▶ [YOUR OBJECTIVE]:
Drop every picture, then transcribe the remaining data exactly.

(Entries taken from a collection)
_ _ _ _

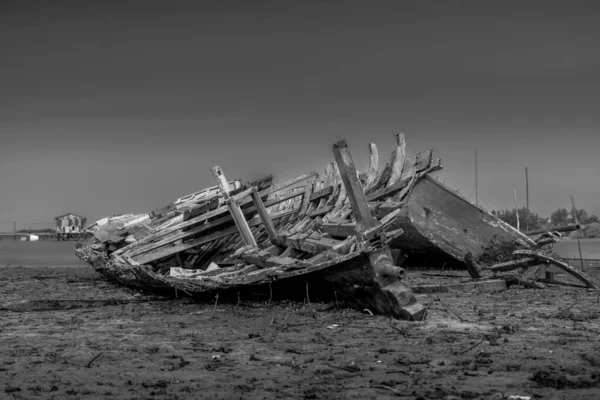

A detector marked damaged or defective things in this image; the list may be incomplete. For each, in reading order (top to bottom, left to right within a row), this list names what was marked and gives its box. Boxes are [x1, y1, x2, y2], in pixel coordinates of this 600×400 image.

broken hull [386, 176, 532, 268]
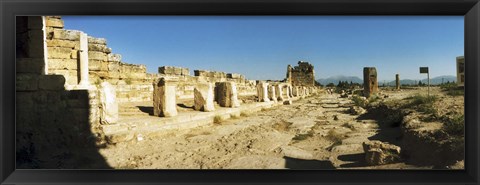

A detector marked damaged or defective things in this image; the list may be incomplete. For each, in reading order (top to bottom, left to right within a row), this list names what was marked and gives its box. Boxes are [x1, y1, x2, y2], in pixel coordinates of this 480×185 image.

broken pillar [99, 81, 118, 123]
broken pillar [153, 77, 177, 116]
broken pillar [194, 83, 215, 112]
broken pillar [216, 82, 242, 107]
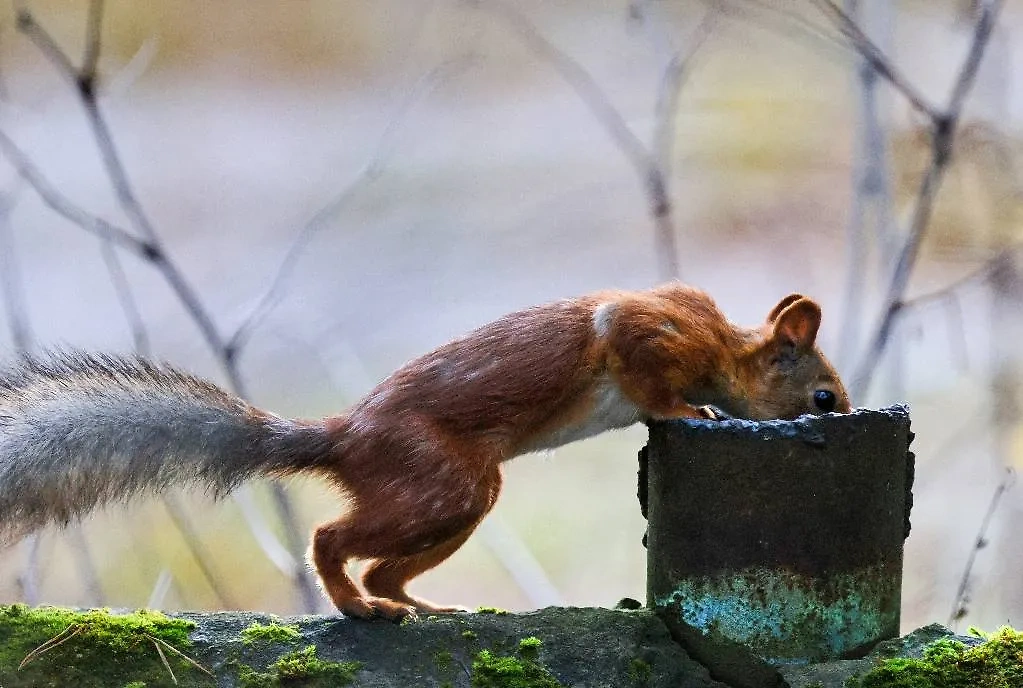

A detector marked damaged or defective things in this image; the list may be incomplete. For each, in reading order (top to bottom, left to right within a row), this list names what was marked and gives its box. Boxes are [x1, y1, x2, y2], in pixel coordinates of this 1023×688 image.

corroded metal surface [644, 404, 916, 668]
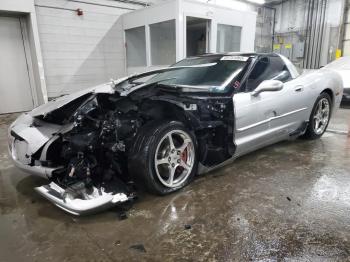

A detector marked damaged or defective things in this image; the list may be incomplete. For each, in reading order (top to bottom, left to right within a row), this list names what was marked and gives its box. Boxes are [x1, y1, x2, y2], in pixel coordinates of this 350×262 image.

crumpled hood [29, 83, 115, 117]
detached bumper [35, 181, 130, 216]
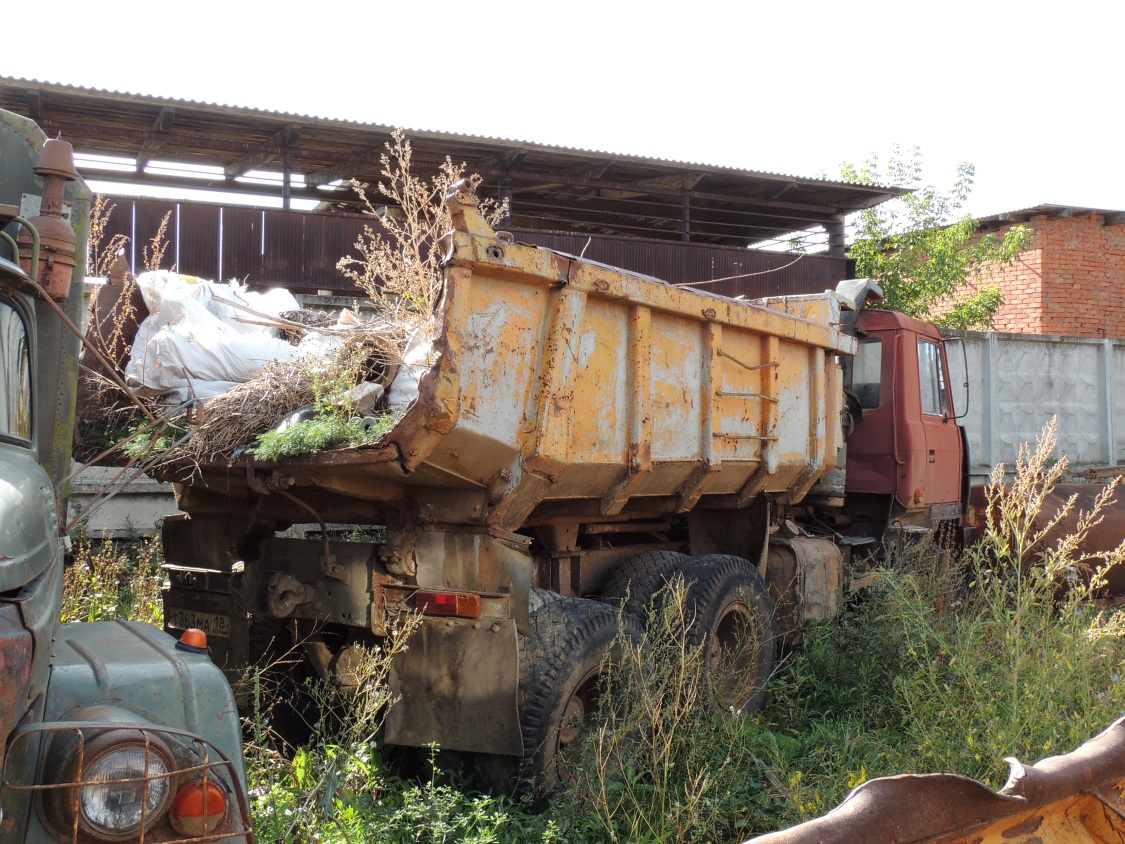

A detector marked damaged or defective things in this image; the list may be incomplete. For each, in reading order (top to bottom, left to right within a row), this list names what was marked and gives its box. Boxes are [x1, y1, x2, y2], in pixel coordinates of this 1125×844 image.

rusty dump truck [0, 112, 250, 844]
rusty dump truck [156, 184, 967, 787]
rusted metal surface [963, 481, 1125, 594]
rusty metal panel [742, 720, 1125, 844]
rusted metal surface [751, 720, 1125, 844]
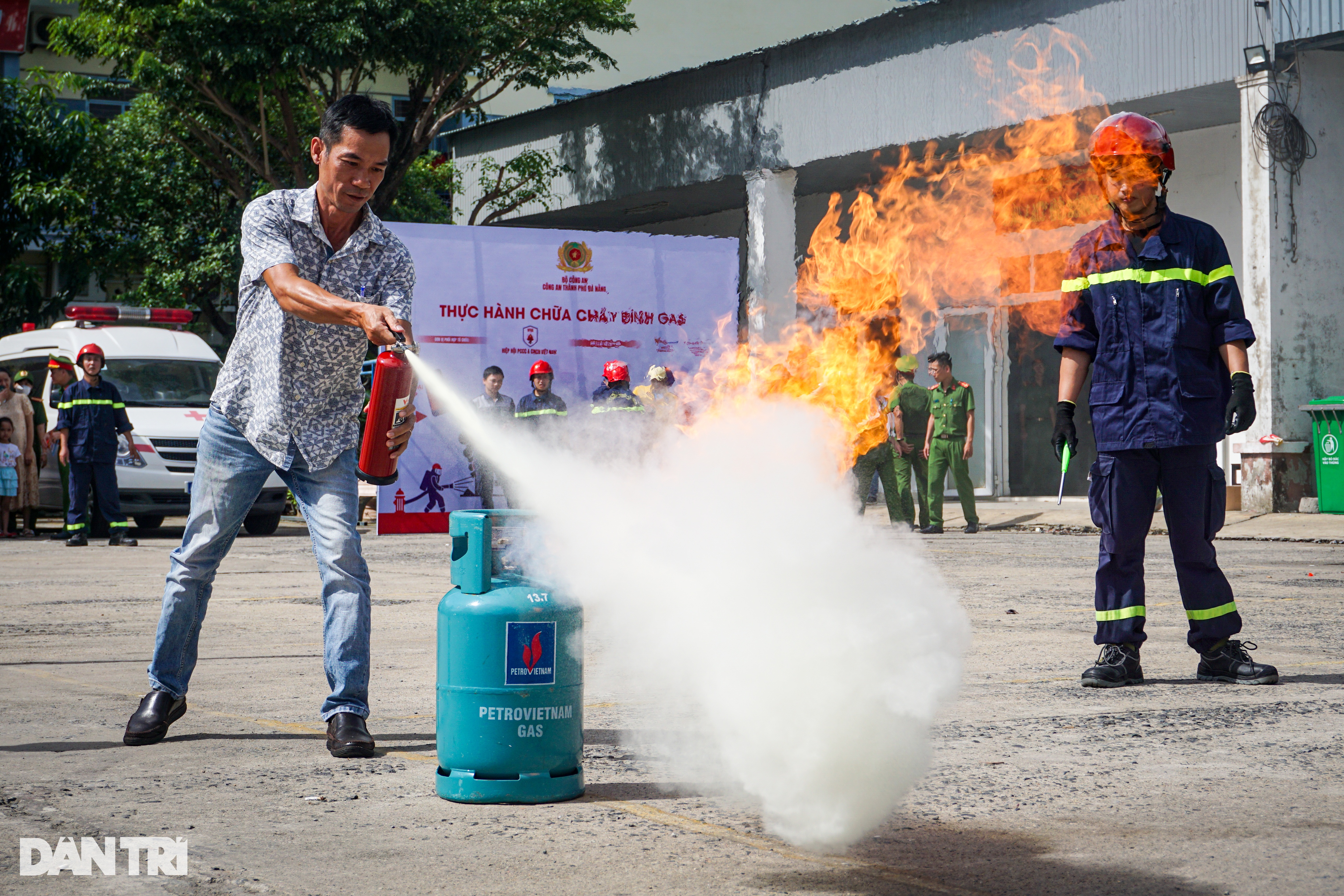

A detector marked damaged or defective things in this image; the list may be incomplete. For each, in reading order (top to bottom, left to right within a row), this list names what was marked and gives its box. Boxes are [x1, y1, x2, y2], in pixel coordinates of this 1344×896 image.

cracked concrete ground [3, 521, 1344, 892]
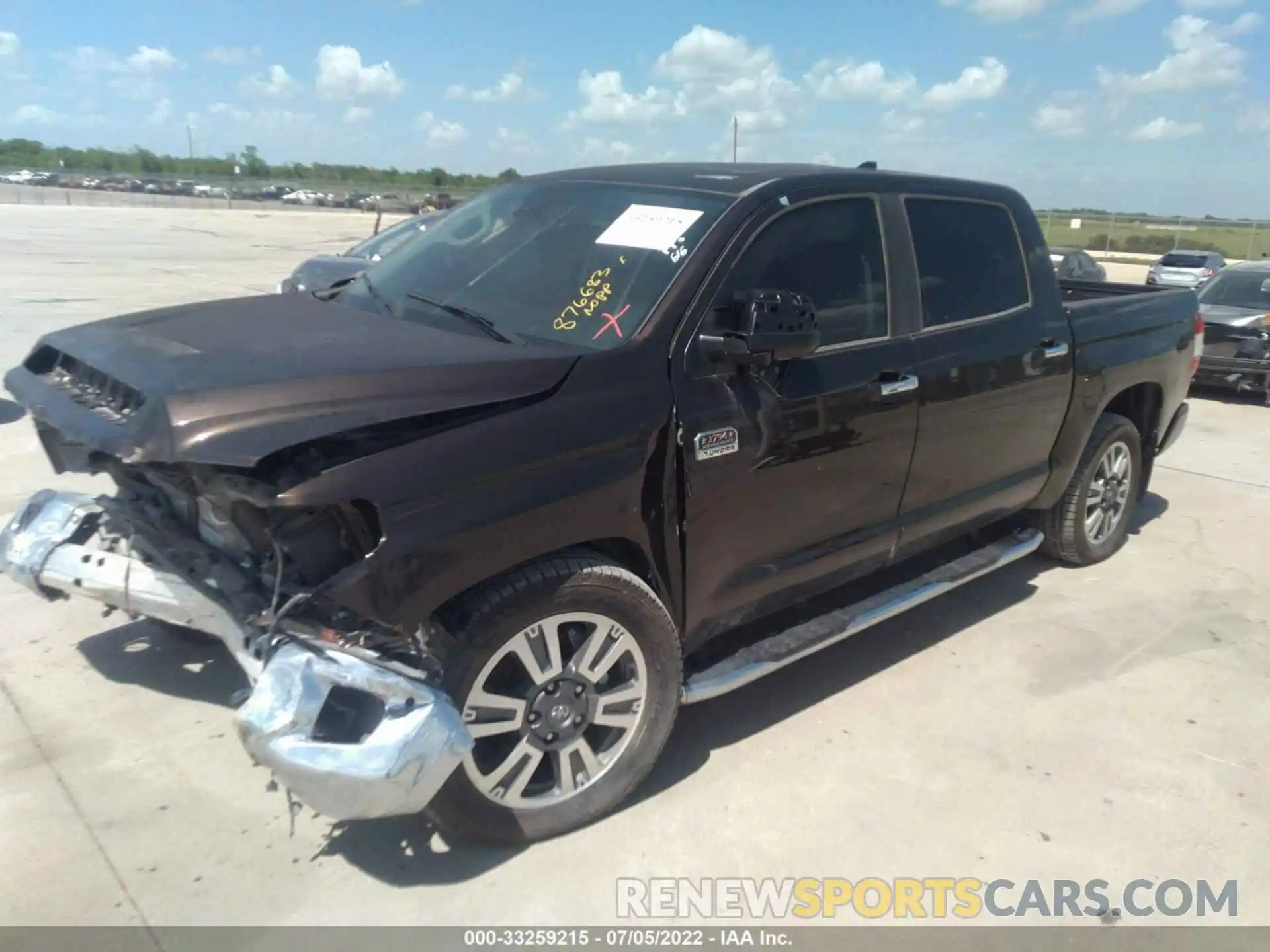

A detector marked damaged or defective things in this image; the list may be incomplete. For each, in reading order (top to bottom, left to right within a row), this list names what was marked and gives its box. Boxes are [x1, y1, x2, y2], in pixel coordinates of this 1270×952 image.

torn grille [29, 346, 147, 423]
crumpled front bumper [0, 487, 471, 820]
cracked bumper cover [0, 487, 476, 820]
crushed hood [5, 292, 577, 465]
damaged toyota tundra [5, 162, 1206, 841]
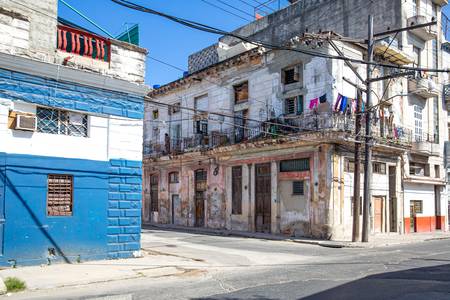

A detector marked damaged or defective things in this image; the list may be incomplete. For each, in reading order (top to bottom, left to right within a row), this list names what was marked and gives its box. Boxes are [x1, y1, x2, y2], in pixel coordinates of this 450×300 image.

peeling plaster facade [146, 0, 448, 239]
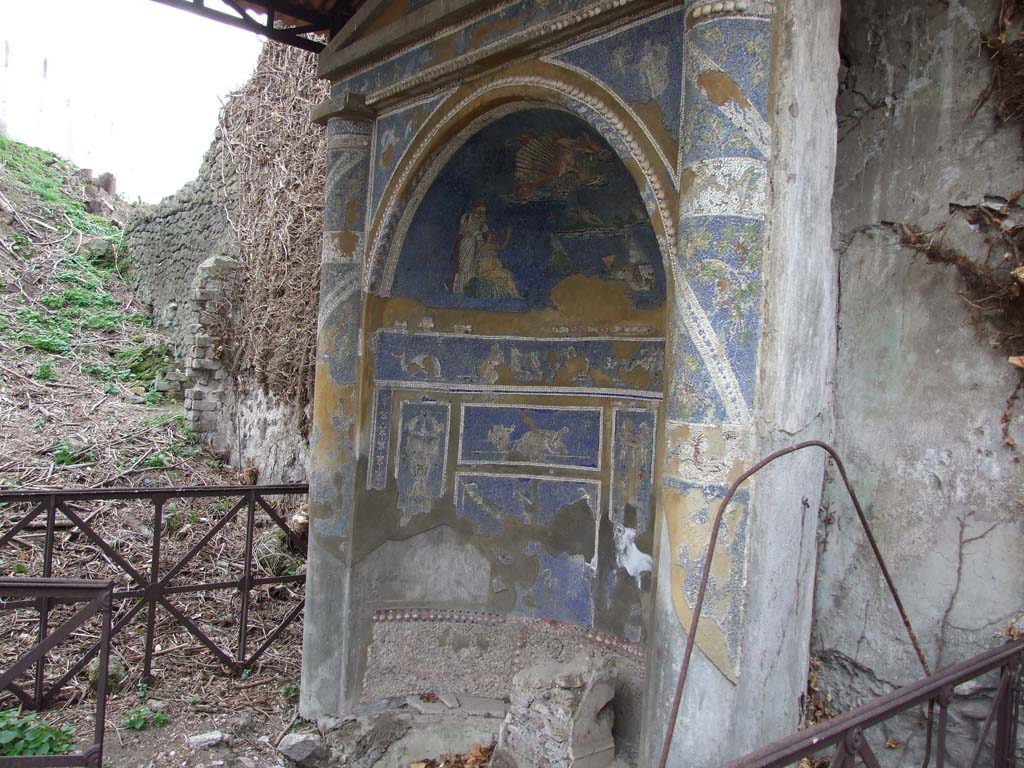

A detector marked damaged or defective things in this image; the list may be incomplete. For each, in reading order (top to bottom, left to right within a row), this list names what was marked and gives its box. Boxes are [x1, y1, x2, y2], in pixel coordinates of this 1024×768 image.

rusty metal rail [0, 581, 113, 765]
rusty metal rail [0, 483, 307, 708]
rusty metal rail [720, 638, 1024, 768]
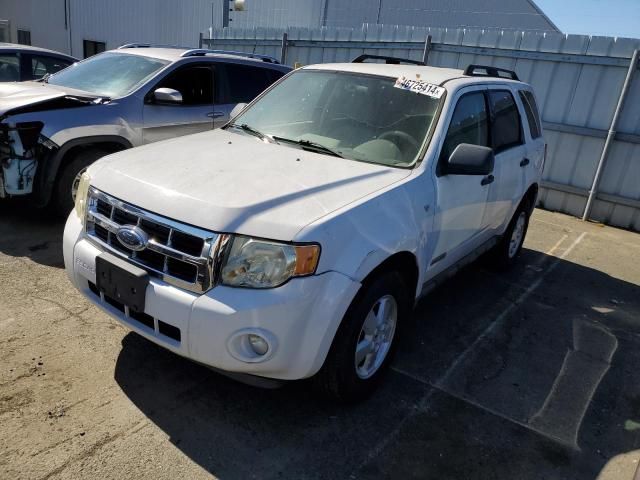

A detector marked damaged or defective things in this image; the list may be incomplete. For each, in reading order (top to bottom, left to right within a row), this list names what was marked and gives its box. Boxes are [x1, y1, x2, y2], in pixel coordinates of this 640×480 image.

damaged suv [0, 45, 290, 214]
damaged suv [63, 56, 544, 402]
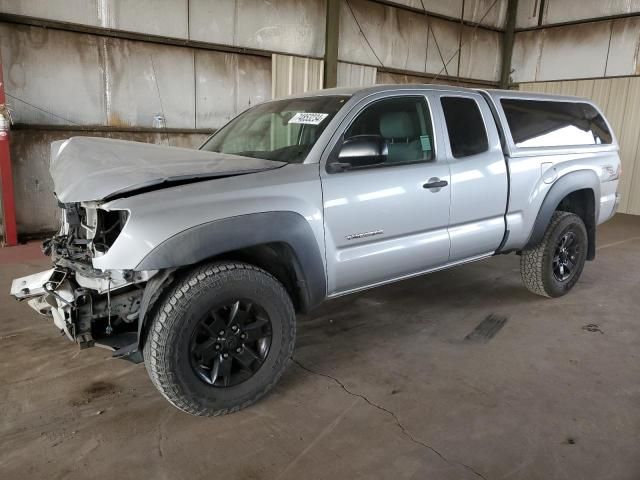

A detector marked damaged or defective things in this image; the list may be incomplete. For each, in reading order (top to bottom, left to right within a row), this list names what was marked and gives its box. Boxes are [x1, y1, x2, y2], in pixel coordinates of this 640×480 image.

crumpled hood [51, 137, 286, 202]
damaged front end [10, 201, 160, 362]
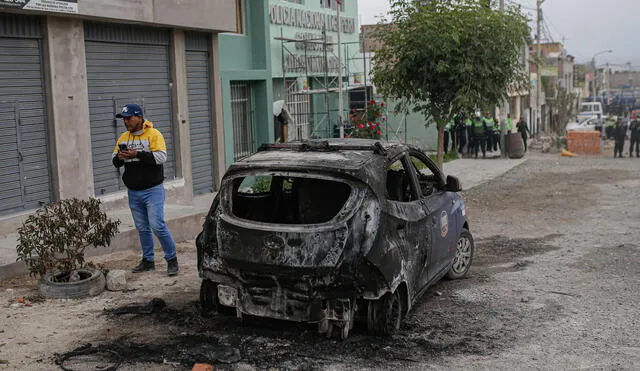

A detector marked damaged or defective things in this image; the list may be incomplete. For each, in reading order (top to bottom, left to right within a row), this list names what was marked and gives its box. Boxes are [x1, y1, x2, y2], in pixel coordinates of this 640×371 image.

burned paint [194, 139, 470, 338]
burned car [198, 140, 472, 340]
charred vehicle frame [196, 140, 476, 340]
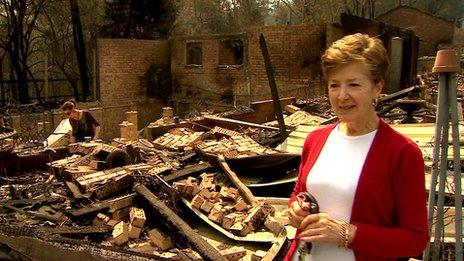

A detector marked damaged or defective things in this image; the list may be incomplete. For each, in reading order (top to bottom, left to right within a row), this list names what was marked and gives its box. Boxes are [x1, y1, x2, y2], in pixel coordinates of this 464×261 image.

broken window opening [186, 42, 202, 65]
broken window opening [219, 39, 245, 66]
charred wood beam [133, 183, 226, 260]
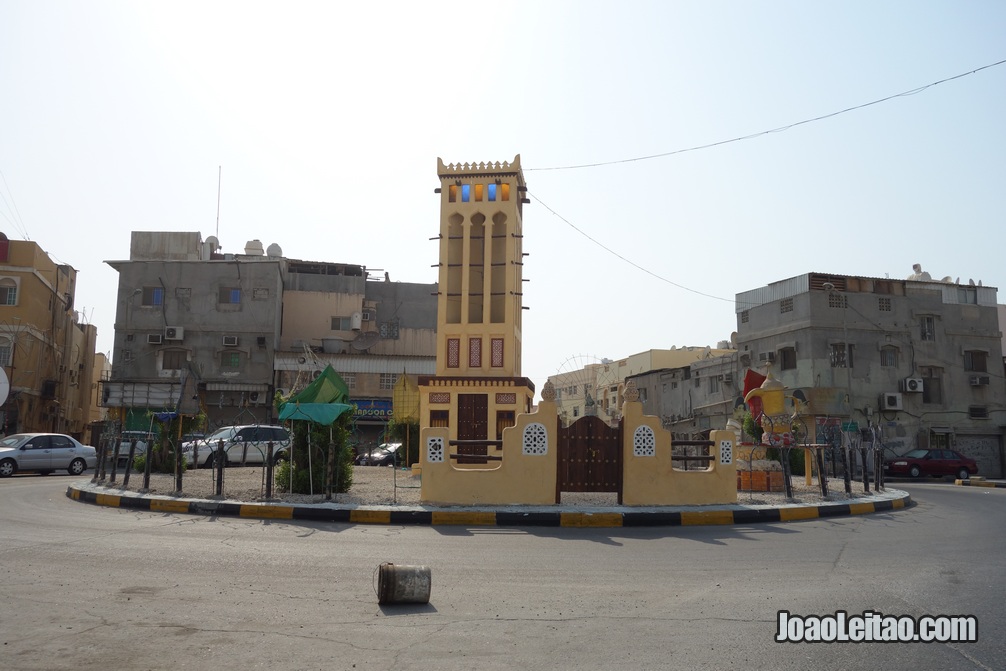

_ _ _ _

▶ [WRITTEN ANSWER]:
A detector marked damaged or defective things in this image; the list may be incomplete. For each, in reading order (top to bottom, left to right within a row), this list names what was marked and gives its box. Boxes are [x1, y1, x2, y2], in pixel coordinates of this 600×400 image.

broken hull [386, 176, 532, 268]

A detector marked damaged or defective things in this image; the list may be incomplete. For each, in reading order (top to bottom, left to right within a row), this list names what was marked and gives its box. Boxes are [x1, y1, x2, y2], in pixel coordinates of this 480×185 image.

broken pillar [99, 81, 118, 123]
broken pillar [153, 77, 177, 116]
broken pillar [194, 83, 215, 112]
broken pillar [216, 82, 242, 107]

A detector marked damaged or defective things in this image; the list may be incomplete. For each, in reading order (top to bottom, left to right within a row), this list names what was marked and gives its box. Boxes are [x1, y1, x2, y2], in pixel coordinates of this 1023×688 image.

corroded metal surface [644, 404, 916, 668]

A detector marked damaged or defective things in this image; the list may be incomplete. For each, in reading order (top to bottom, left to right within a row), this list names what was marked and gives its box. Boxes are [x1, y1, x2, y2], in pixel coordinates of this 350×262 image.

crumpled hood [29, 83, 115, 117]
detached bumper [35, 181, 130, 216]

A detector marked damaged or defective things in this image; the list may be incomplete. For each, in reading order (top to bottom, left to right within a row), this list names what was marked and gives its box. Boxes are [x1, y1, x2, y2], in pixel coordinates of this 1125×844 image.

rusty dump truck [0, 112, 250, 844]
rusty dump truck [156, 184, 967, 787]
rusted metal surface [963, 481, 1125, 594]
rusty metal panel [742, 720, 1125, 844]
rusted metal surface [751, 720, 1125, 844]

A detector marked damaged or defective things in this image; the list may be incomplete. For each, in reading order (top to bottom, left to right within a row), this list names what was marked and gives its box. Boxes are [x1, y1, x2, y2], in pixel coordinates of this 1344×896 image.

cracked concrete ground [3, 521, 1344, 892]

A detector marked damaged or defective things in this image; the list may be incomplete. For each, in reading order (top to bottom, left to right within a row), this list names what was marked and gives its box. Boxes are [x1, y1, x2, y2], in pixel coordinates of this 1270×952 image.

torn grille [29, 346, 147, 423]
crumpled front bumper [0, 487, 471, 820]
cracked bumper cover [0, 487, 476, 820]
crushed hood [5, 292, 577, 465]
damaged toyota tundra [5, 162, 1206, 841]

A detector marked damaged or defective things in this image; the list may be incomplete. For each, in reading order (top to bottom, left to right within a row), this list names what was marked and gives its box. Boxes are [x1, y1, x2, y2], in pixel coordinates of this 450×300 image.

peeling plaster facade [146, 0, 448, 239]

A detector marked damaged or defective things in this image; the list may be incomplete. For each, in reading order (top to bottom, left to right within a row), this list names what was marked and gives its box. Boxes are [x1, y1, x2, y2], in pixel coordinates of this 1024×768 image.

rusty metal rail [0, 581, 113, 765]
rusty metal rail [0, 483, 307, 708]
rusty metal rail [720, 638, 1024, 768]

A detector marked damaged or defective things in this image; the list may be incomplete. For each, in reading order (top to bottom, left to right within a row), this list names what was marked and gives its box. Boxes are [x1, y1, x2, y2], in pixel coordinates of this 640×480 image.

damaged suv [0, 45, 290, 214]
damaged suv [63, 56, 544, 402]

A detector marked damaged or defective things in this image; the list may be incomplete. For each, in reading order (top to bottom, left to right within a row), this list names what was marked and gives its box. Boxes are [x1, y1, x2, y2], in pixel coordinates of this 640×480 image.

crumpled hood [51, 137, 286, 202]
damaged front end [10, 201, 160, 362]

A detector marked damaged or defective things in this image; the list may be incomplete. For each, in reading order (top to bottom, left to right within a row), this list names what was marked and gives its box. Boxes are [x1, y1, x2, y2], in pixel coordinates of this 640×371 image.

burned paint [194, 139, 470, 338]
burned car [198, 140, 472, 340]
charred vehicle frame [196, 140, 476, 340]

A detector marked damaged or defective things in this image; the list may be incomplete. For each, in reading order (top to bottom, left to right within a row), this list names what was marked and gives its box. Boxes are [x1, y1, x2, y2], in pixel coordinates of this 464×261 image.

broken window opening [186, 42, 202, 65]
broken window opening [219, 39, 245, 66]
charred wood beam [133, 183, 226, 260]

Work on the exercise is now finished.